Posted by: Tim Holloway | Jun 26, 2012 8:26:58 AM

This will be a big deal after Hill and Dorsey, if the Court goes with time-of-trial.

Posted by: Mark Pickrell | Jun 26, 2012 9:46:45 AM

hmm more funny to me. This bunch of incopetents wouldnt' know PLAIN if it walked up and slapped them in the face!

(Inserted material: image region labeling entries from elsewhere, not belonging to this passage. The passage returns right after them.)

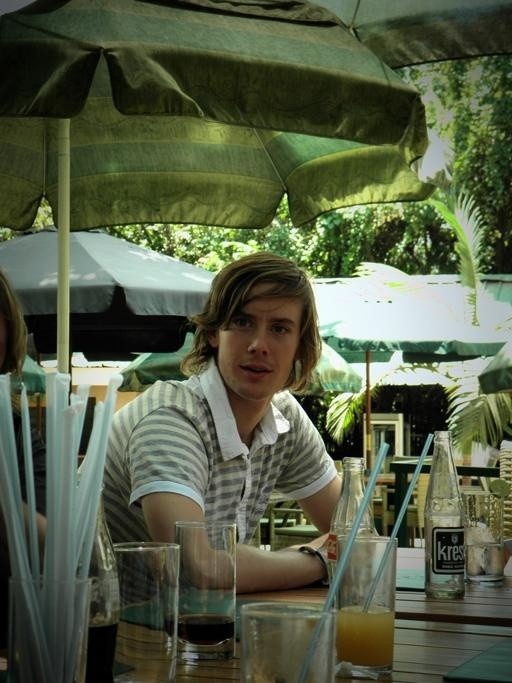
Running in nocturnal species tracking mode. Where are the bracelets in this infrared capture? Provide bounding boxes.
[300,543,332,583]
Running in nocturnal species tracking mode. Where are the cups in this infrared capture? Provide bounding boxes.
[173,517,238,661]
[462,487,505,586]
[331,532,401,677]
[9,574,92,682]
[239,601,337,682]
[109,539,182,681]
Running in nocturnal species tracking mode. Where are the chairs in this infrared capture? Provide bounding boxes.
[240,456,512,563]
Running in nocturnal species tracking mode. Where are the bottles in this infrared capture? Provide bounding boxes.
[328,454,375,607]
[73,479,120,682]
[422,428,467,600]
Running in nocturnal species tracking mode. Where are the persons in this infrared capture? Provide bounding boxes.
[0,271,47,552]
[105,252,378,590]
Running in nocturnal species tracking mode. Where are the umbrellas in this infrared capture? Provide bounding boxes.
[424,271,512,301]
[0,0,453,358]
[304,1,512,69]
[312,272,507,361]
[1,224,218,357]
[117,327,362,391]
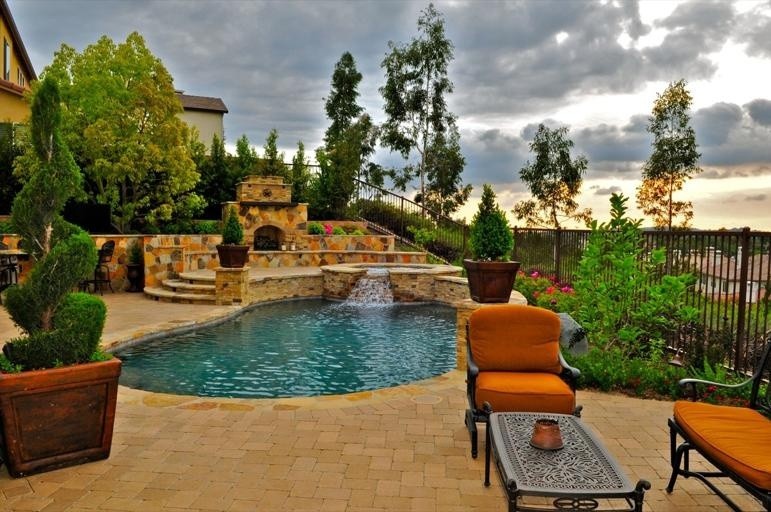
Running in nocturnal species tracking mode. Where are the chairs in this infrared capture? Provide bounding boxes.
[0,234,116,305]
[465,304,584,459]
[665,327,771,512]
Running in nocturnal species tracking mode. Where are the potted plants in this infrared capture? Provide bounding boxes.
[125,240,144,293]
[0,74,123,479]
[215,205,250,268]
[462,183,522,303]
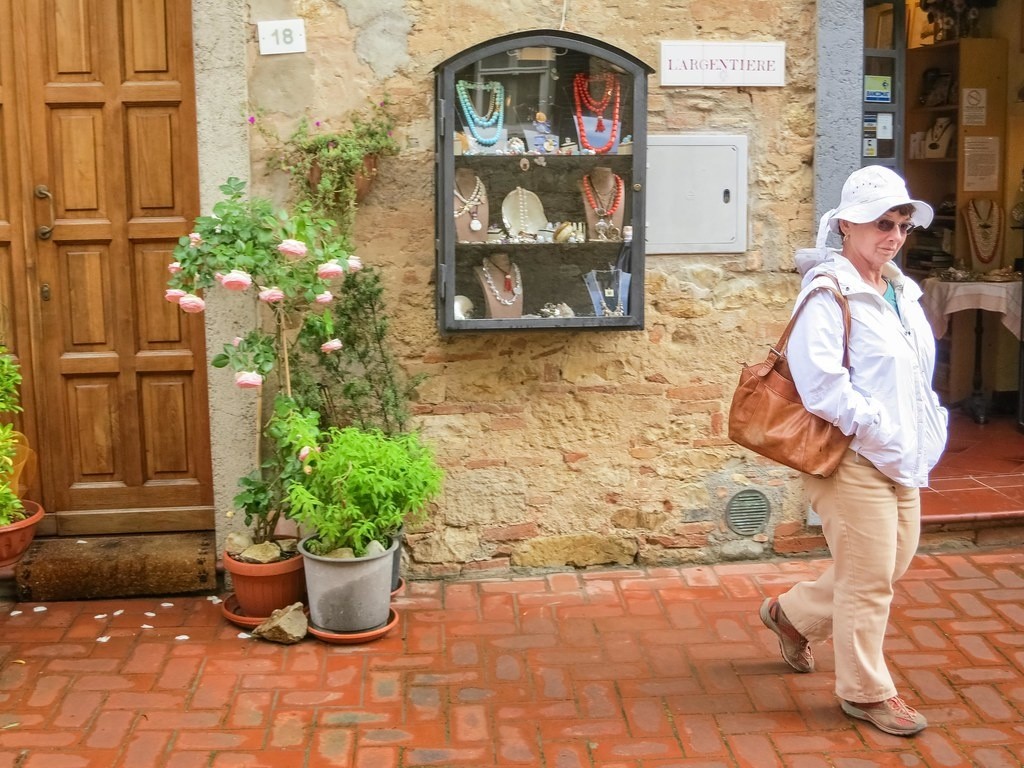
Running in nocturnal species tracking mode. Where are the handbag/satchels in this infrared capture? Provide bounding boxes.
[727,286,856,478]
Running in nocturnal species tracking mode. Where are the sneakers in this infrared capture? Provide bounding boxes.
[759,598,816,674]
[842,696,928,735]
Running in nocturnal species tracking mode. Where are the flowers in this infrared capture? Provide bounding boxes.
[151,87,398,475]
[919,0,980,29]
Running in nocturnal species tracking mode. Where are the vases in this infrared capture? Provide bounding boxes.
[221,517,404,643]
[307,151,378,206]
[941,7,978,41]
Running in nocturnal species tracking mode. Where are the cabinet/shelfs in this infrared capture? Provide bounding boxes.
[436,33,648,333]
[904,37,1011,412]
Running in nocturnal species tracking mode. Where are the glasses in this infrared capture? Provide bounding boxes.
[872,219,915,235]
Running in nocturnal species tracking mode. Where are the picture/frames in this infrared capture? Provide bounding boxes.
[874,3,910,50]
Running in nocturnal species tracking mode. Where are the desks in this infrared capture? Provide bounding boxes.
[920,270,1022,424]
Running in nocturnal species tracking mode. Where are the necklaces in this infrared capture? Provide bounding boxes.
[967,199,1001,263]
[592,269,624,316]
[516,186,530,230]
[573,73,620,153]
[483,256,521,306]
[456,80,506,145]
[453,175,486,232]
[928,121,952,149]
[583,173,622,217]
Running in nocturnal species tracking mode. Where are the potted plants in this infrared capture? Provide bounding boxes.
[0,344,54,568]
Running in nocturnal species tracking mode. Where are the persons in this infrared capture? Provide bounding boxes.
[760,164,949,736]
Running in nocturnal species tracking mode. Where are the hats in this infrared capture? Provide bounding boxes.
[815,165,934,249]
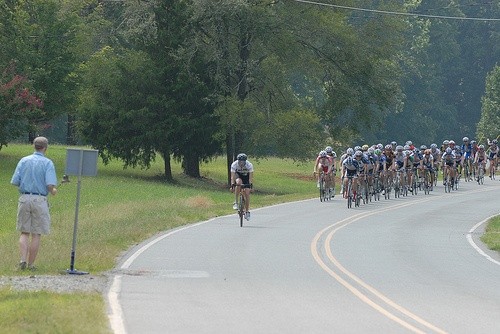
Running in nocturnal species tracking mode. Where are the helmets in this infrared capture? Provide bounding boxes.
[354,146,361,151]
[237,153,247,160]
[363,151,371,156]
[371,136,499,156]
[362,145,368,151]
[346,147,354,155]
[325,146,332,152]
[355,150,363,156]
[368,148,374,153]
[319,150,327,157]
[347,156,353,165]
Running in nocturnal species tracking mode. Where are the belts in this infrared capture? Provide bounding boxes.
[22,192,46,196]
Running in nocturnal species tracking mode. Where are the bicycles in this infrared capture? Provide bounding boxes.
[313,157,498,209]
[231,183,253,227]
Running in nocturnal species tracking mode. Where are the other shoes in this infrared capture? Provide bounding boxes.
[28,264,36,272]
[246,211,250,220]
[233,203,238,210]
[17,261,26,270]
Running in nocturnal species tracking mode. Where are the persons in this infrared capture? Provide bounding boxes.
[313,146,337,197]
[340,137,499,202]
[11,137,57,273]
[230,154,254,220]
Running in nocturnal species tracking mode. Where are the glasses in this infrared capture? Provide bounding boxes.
[321,156,325,158]
[355,155,361,157]
[347,154,352,156]
[327,152,331,153]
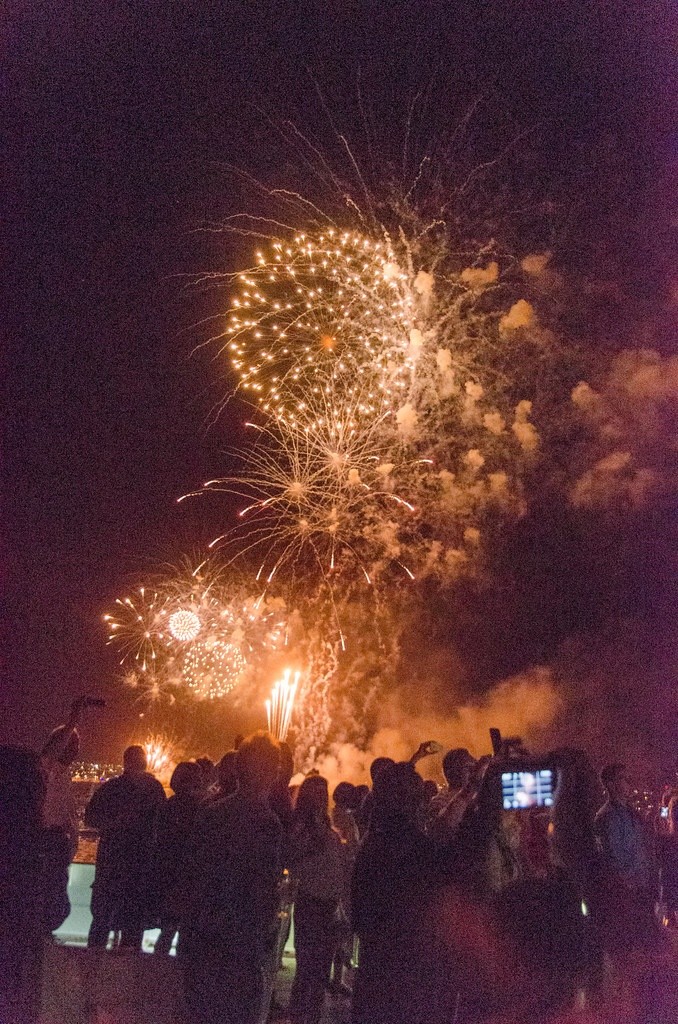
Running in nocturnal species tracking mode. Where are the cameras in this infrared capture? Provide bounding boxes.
[496,762,556,810]
[659,806,670,819]
[430,741,443,751]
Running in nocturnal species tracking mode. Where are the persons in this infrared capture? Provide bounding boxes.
[0,690,678,1024]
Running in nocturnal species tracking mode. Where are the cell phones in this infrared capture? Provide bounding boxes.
[85,698,106,707]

Posted by: rodsmith | Jun 26, 2012 9:58:29 AM

"This will be a big deal after Hill and Dorsey, if the Court goes with time-of-trial."

What attorney wouldn't have preserved the Hill/Dorsey issue? He/she would have to be a buffoon to miss that issue.

Posted by: anon | Jun 26, 2012 2:28:34 PM

Okay, I guess there's a split, but I think there are plenty more important issues to address than this one. Like the split as to whether district courts have to address the principle/non-frivolous arguments for lower prison terms as in (I think the case is called_ Rubashkin(?) the Iowa case.. . .

Posted by: David | Jun 26, 2012 5:45:25 PM

Do you believe that Justice Kagan's opinion in "Miller" stating, "....our cases requirement of individualized sentencing for defendants facing the most serious penalties" could (should) be applied to a 18 USC 924(c) case that involved a LWOP sentence of 213 years.